The worldwide distribution of the VHL 598C>T mutation indicates a single founding event.

The first congenital defect of hypoxia-sensing homozygosity for VHL 598C>T mutation was recently identified in Chuvash polycythemia. Subsequently, we found this mutation in 11 unrelated individuals of diverse ethnic backgrounds. To address the question of whether the VHL 598C>T substitution occurred in a single founder or resulted from recurrent mutational events in human evolution, we performed haplotype analysis of 8 polymorphic markers covering 340 kb spanning the VHL gene on 101 subjects bearing the VHL 598C>T mutation, including 72 homozygotes (61 Chuvash and 11 non-Chuvash) and 29 heterozygotes (11 Chuvash and 18 non-Chuvash), and 447 healthy unrelated individuals from Chuvash and other ethnic groups.
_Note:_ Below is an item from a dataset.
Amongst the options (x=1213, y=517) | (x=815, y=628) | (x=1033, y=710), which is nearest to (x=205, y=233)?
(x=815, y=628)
The differences in allele frequencies for each of the 8 markers between 447 healthy controls (598C) and 101 subjects bearing the 598T allele (P < 10(-7)) showed strong linkage disequilibrium. Haplotype analysis indicated a founder effect. We conclude that the VHL 598C>T mutation, the most common defect of congenital polycythemia yet found, was spread from a single founder 1,000 to 62,000 years ago.